=== The records ===

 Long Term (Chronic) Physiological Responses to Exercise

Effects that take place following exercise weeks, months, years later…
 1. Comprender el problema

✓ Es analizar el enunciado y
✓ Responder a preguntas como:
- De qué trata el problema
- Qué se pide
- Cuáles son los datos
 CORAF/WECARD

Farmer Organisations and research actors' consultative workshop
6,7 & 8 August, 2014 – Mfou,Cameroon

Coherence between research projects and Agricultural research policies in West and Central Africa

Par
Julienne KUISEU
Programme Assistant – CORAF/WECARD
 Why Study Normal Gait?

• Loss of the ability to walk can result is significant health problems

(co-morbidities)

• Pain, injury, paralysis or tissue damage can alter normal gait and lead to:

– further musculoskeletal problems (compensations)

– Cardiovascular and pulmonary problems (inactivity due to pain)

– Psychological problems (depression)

===

Copy exactly the lines that begin with the one containing "(co-morbidities)" and continue to the end of the records, both included, and nothing more.

(co-morbidities)

• Pain, injury, paralysis or tissue damage can alter normal gait and lead to:

– further musculoskeletal problems (compensations)

– Cardiovascular and pulmonary problems (inactivity due to pain)

– Psychological problems (depression)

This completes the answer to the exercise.